REPORT #95 August 1999
POLICE BRUTALITY COMMON IN BELIZE!


Produced by the Belize Development Trust

9-8-99 *** News 5 On-line
Residents claim brutality, police say self-defense
It sounds like a case of self-defense. An officer and his partner approach a suspect, he flees, they chase him. He turns around wielding a knife, and injures one of the officers. The officers fire a warning shot and are then forced to shoot the suspect to bring him down. But while this is the official version of what occurred on Sunday night in King's Park as relayed by the Police Department's press officer, witnesses claim it was a clear-cut case of police brutality.
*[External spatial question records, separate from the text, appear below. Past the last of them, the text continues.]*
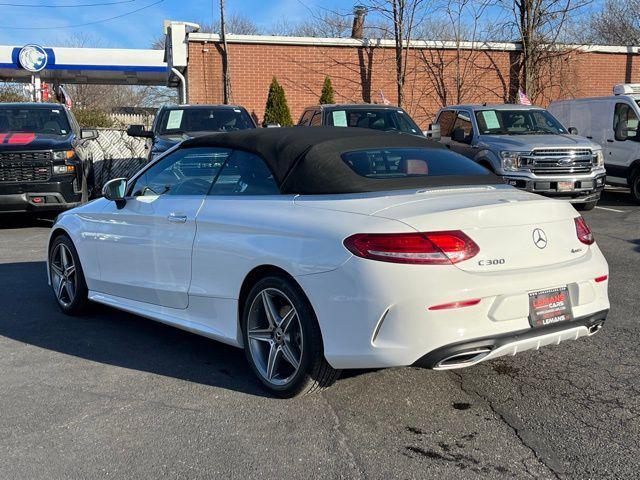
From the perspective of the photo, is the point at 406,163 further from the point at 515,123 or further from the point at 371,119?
the point at 515,123

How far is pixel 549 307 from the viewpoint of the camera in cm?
361

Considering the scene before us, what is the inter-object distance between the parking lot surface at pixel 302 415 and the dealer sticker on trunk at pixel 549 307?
0.52 metres

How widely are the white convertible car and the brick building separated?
1612 centimetres

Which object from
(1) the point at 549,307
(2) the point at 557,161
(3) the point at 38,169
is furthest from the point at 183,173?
(2) the point at 557,161

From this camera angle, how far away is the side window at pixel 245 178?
4199 millimetres

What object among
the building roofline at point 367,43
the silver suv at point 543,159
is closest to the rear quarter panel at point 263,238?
the silver suv at point 543,159

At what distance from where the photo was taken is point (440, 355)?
10.9 ft

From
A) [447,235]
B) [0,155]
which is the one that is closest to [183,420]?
[447,235]

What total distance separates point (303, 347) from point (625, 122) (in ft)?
37.9

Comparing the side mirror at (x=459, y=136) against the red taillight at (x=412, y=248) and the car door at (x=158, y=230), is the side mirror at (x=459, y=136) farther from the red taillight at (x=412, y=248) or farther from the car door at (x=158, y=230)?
the red taillight at (x=412, y=248)

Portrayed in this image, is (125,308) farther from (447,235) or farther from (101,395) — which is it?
(447,235)

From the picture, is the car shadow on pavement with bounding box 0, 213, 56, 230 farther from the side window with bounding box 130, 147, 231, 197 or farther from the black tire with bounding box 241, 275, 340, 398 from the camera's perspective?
the black tire with bounding box 241, 275, 340, 398

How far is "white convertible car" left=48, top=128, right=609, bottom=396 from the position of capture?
132 inches

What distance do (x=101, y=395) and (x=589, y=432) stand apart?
2.74m
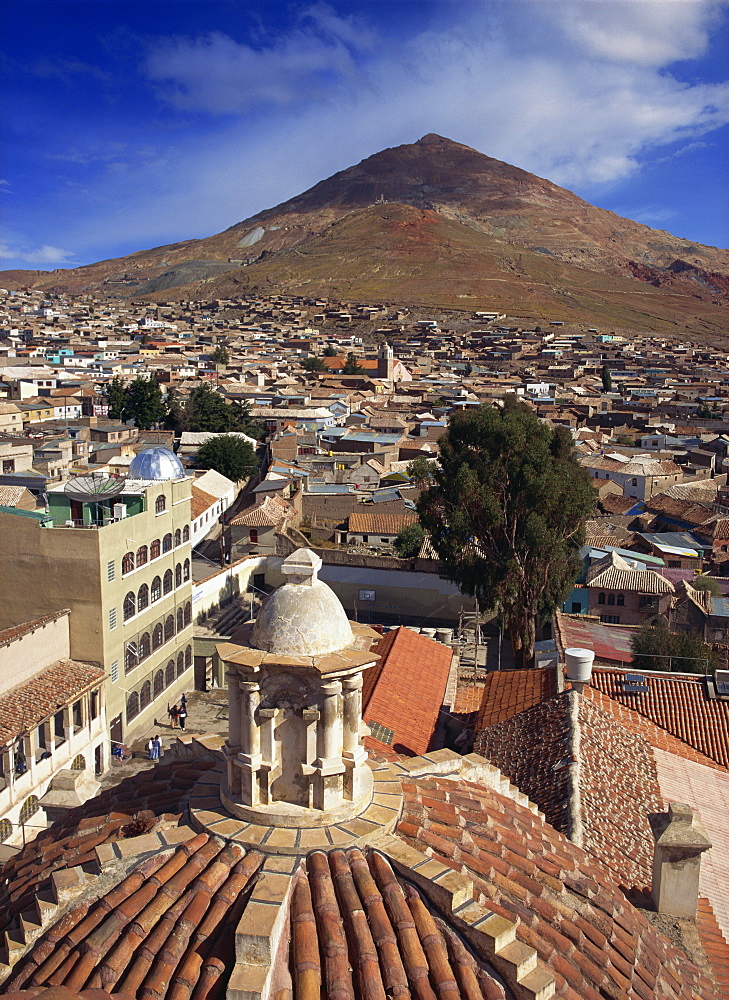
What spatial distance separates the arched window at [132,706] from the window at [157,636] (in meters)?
1.02

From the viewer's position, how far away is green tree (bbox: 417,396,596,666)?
14648mm

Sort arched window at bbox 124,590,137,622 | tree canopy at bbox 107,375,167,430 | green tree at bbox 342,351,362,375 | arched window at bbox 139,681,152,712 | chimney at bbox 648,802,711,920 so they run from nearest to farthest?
chimney at bbox 648,802,711,920 < arched window at bbox 124,590,137,622 < arched window at bbox 139,681,152,712 < tree canopy at bbox 107,375,167,430 < green tree at bbox 342,351,362,375

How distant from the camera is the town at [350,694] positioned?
320 centimetres

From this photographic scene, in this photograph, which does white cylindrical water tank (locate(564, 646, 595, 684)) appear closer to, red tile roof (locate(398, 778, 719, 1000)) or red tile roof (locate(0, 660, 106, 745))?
red tile roof (locate(398, 778, 719, 1000))

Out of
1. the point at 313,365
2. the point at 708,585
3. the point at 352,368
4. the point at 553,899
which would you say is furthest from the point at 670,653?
the point at 313,365

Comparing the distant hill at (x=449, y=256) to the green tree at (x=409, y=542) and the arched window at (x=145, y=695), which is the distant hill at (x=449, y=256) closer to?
the green tree at (x=409, y=542)

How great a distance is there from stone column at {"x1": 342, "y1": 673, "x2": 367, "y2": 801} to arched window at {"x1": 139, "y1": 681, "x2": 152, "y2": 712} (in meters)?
10.2

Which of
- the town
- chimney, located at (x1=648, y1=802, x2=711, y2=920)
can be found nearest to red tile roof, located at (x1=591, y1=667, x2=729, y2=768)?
the town

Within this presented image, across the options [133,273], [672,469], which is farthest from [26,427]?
[133,273]

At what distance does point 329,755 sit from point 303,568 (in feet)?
2.46

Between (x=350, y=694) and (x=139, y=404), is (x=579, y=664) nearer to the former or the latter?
(x=350, y=694)

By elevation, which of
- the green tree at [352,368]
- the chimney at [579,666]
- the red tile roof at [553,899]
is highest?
the green tree at [352,368]

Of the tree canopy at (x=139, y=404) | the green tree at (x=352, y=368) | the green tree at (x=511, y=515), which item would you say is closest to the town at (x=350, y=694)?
the green tree at (x=511, y=515)

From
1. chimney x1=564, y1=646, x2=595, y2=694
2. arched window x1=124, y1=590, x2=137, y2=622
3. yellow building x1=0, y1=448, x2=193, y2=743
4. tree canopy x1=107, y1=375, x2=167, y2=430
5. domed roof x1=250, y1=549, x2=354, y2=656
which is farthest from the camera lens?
tree canopy x1=107, y1=375, x2=167, y2=430
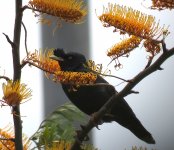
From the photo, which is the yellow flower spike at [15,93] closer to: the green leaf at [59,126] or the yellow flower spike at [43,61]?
the yellow flower spike at [43,61]

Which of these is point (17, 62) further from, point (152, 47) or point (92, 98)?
point (92, 98)

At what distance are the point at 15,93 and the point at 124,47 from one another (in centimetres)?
22

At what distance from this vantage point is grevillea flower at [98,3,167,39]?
2.53ft

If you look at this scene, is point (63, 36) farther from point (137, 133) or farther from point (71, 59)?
point (137, 133)

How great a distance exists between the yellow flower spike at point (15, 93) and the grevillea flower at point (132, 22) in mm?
166

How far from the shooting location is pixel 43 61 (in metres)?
0.88

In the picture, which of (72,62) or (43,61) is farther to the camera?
(72,62)

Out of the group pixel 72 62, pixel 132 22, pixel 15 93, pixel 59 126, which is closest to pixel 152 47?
pixel 132 22

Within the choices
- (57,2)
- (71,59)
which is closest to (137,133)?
(71,59)

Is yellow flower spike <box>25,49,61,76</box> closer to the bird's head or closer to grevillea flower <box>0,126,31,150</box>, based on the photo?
grevillea flower <box>0,126,31,150</box>

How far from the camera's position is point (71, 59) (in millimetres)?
2010

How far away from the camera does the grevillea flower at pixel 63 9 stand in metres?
0.82

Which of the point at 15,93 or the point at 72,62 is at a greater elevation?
the point at 15,93

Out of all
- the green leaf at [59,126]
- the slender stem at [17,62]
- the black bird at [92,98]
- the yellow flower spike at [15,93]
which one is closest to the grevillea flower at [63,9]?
the slender stem at [17,62]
And one woman who watched the whole incident from her verandah was more than willing to tell News Five, and the public, what she saw and who was involved.

Residents say the only thing thirty-seven year old George Murphy, a U.S. deportee may be guilty of is failing to report to the police station for his scheduled weekly visits as required. According to Jerrylyn Diego, a resident of number twenty-six corner St. Joseph and Simon Lamb Streets, she was home around eight thirty Sunday night when C.I.B. officers stormed into her yard.
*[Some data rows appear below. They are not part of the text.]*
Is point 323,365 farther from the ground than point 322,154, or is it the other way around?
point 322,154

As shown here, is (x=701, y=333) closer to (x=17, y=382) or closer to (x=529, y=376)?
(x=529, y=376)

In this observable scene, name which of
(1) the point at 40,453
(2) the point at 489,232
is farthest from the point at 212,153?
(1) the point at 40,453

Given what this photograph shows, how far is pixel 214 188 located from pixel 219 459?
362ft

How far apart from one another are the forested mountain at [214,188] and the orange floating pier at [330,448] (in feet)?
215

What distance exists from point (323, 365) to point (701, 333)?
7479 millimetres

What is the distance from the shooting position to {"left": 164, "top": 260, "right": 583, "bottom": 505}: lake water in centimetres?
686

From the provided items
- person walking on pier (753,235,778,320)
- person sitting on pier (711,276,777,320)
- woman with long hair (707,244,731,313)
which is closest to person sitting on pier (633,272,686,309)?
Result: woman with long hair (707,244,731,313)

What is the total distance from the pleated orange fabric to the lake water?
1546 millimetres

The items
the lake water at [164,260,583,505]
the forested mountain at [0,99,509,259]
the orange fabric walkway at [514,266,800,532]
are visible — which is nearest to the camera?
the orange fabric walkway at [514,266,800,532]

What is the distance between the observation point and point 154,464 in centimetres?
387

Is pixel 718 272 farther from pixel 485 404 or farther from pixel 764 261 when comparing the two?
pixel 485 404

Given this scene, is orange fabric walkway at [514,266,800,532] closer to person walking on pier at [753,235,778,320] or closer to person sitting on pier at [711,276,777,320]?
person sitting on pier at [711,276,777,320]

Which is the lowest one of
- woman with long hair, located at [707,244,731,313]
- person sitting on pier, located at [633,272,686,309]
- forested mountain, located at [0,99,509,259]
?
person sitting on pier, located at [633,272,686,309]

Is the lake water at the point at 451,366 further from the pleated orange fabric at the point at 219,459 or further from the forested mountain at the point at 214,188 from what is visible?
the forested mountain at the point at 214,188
Jerrylyn Diego, Eyewitness
"When they come into my yard they told me that they were looking for a young man and I told them what young man what is his name? They didn't reply and I told them, "look you guys don't have any right to come into my yard with gun because I have kids living in this house and my bathroom is downstairs, you are totally wrong" and they didn't answer me."
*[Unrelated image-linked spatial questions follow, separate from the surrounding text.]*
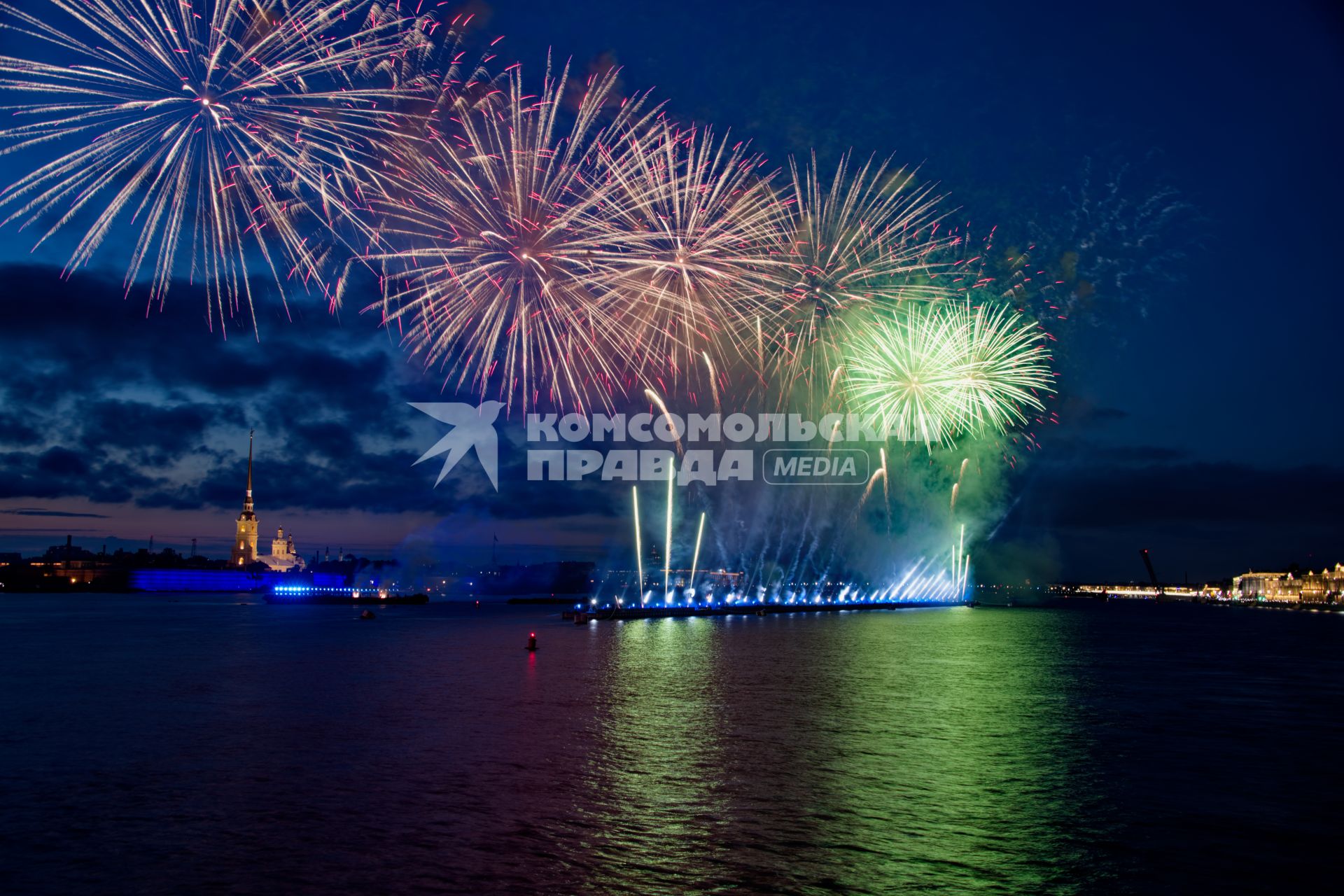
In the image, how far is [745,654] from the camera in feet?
167

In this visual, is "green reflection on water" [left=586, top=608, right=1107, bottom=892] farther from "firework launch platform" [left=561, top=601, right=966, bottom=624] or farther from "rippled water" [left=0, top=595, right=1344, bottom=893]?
"firework launch platform" [left=561, top=601, right=966, bottom=624]

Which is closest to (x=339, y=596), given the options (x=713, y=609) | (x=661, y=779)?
(x=713, y=609)

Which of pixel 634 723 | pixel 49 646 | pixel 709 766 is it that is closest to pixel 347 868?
pixel 709 766

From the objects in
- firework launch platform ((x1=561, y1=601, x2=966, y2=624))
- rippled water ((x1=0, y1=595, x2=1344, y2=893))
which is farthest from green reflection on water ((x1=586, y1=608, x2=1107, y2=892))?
firework launch platform ((x1=561, y1=601, x2=966, y2=624))

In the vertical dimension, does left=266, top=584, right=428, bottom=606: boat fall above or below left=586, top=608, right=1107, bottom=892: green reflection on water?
below

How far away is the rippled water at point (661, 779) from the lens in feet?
43.1

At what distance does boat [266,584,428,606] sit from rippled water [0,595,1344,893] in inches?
5109

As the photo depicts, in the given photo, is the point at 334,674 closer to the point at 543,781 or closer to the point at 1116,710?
the point at 543,781

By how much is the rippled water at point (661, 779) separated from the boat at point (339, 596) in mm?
129765

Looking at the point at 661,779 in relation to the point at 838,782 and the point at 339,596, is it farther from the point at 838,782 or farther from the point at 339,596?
the point at 339,596

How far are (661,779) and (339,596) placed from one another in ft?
601

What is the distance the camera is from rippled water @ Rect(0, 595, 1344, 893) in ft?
43.1

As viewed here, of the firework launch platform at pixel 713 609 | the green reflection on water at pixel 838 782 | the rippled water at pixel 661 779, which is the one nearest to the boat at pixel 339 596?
the firework launch platform at pixel 713 609

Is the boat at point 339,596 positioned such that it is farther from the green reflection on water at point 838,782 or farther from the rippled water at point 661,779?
the green reflection on water at point 838,782
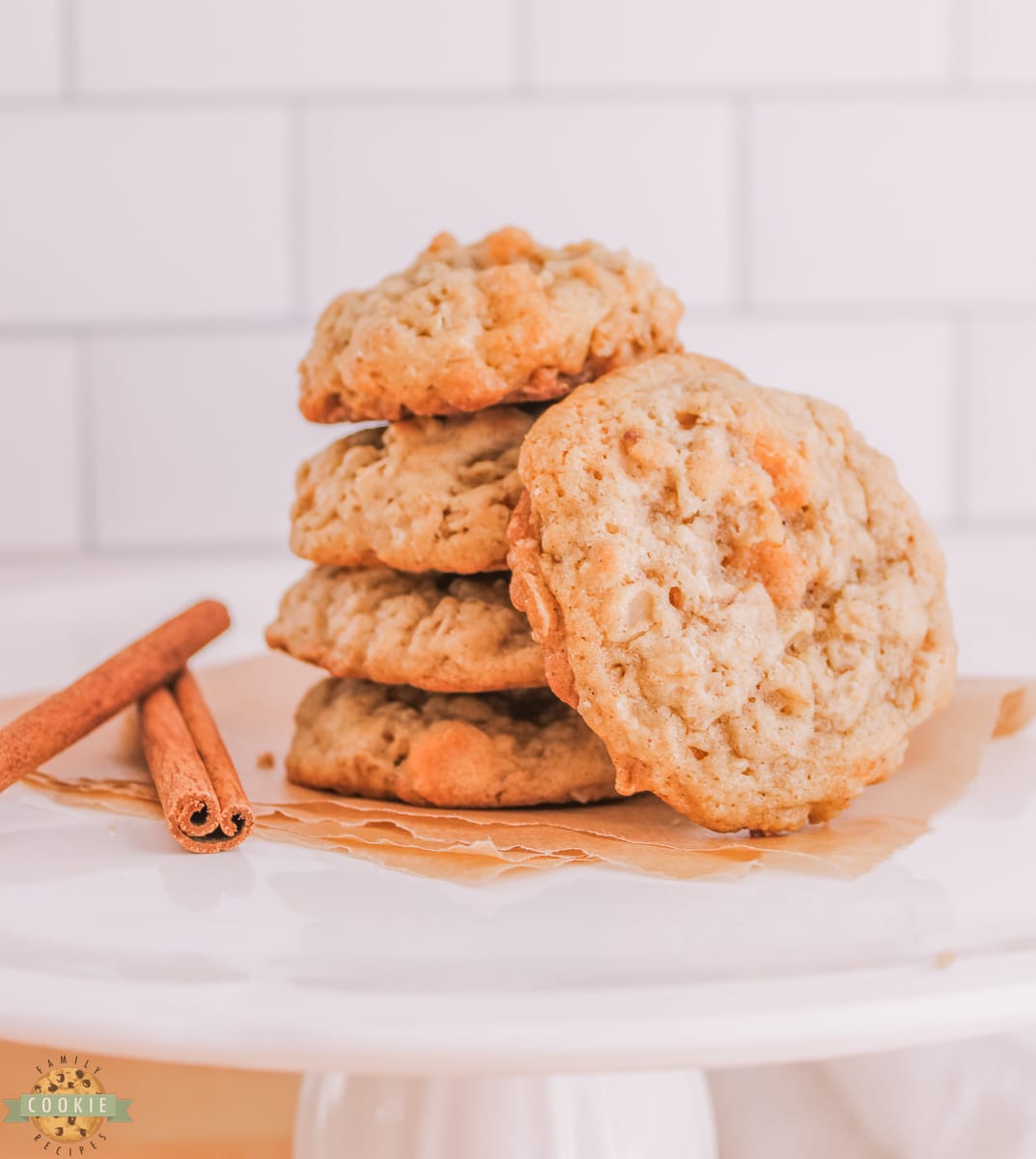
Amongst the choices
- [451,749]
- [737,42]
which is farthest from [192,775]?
[737,42]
Diego says shortly after that the C.I.B. officers moved off but when she got upstairs and looked off her verandah she saw they had reversed their vehicle and approached Murphy as he was walking on Simon Lamb Street. Diego said she could not hear what was being said but she says they then attacked Murphy.

Jerrylyn Diego:
"The three of them hold the young man into that open lot and that is when they beat him in there. My children were with me on the verandah so I tell them to go inside because I don't want them to witness this."

Diego said after they beat Murphy for what she estimates was about ten minutes with a two-by-four, a C.I.B. officer that they all recognized then shot Murphy twice: once below his left knee and then in the ankle.

Jerrylyn Diego:
"At that time when he got shot, they had already beat him up already, done beat him up. And it is the C.I.B. who do it, right, because when he fired the shot the young man was going to jump the drain that time he got beat up already. He was all full up of blood."

Diego told News Five that contrary to media reports, Murphy who lives about four houses away from where the incident took place was not armed with any weapon and did not stab any police officer.

Jerrylyn Diego:
"That is total nonsense; that is total nonsense; that is not so. That young man was unarmed. He walk along here and he did not disturb anybody. He didn't have anything. Okay? He didn't have anything to fight more than one officers over there; he didn't have anything. Total nonsense! They are only saying that to cover up themselves because they know they are at fault right now and everybody along this street knows."

According to family members, besides the two gunshot wounds, Murphy received cuts to the left side of his face, injuries to his mouth and bruises all over the body. According to the family the only reason their brother initially walked away from the police was because he feared being picked up for failing to report to the station. Sources tell News Five Murphy was being sought in connection with a robbery on Baymen Avenue sometime last week. Although the police press officer told News Five that an officer was stabbed during the incident and taken to the hospital, sources at K.H.M.H. say they are not aware of any officer getting injured and that Murphy was the only patient who was treated.

Magistrates in Belize berate the police as not doing the investigative work necessary to prosecute court cases. The colonial model of police nationwide meant to control a colonial people has gone awry in this newly independent country. The police are accused in articles in the press, of relying on beatings and torture to get confessions. Accused are kept in jail for months at a time on legal postponements and other judicial excuses. Re-arrests on 72 hours holding time are common. You no sooner get out free from an incomplete investigation is covered by re-arresting you and throwing you back in jail for another 72 hours. The police in Belize are worse than the criminals. Crime itself is up. This is attributed more to the political governing structure which makes the country a fuedal dictatorship on the monarchist model. The police force are modeled and operate under the old Norman style, where they respond to the politicians and not to the voters. There is no checks and balances in the system. Instead of Barons, we have dictatorial ministers for five year cycles using the police as political tools and the police themselves operating as muscle, as in the olden feudal days in England. A modern voter conrolled de-centralized local police force is required for any hopes of lowering crime and bringing democracy to Belize. It is all part of development. A police force that operates as muscle nationwide for political interests holds back investment and development interests. The situation is always too uncertain. This is no security for an investor.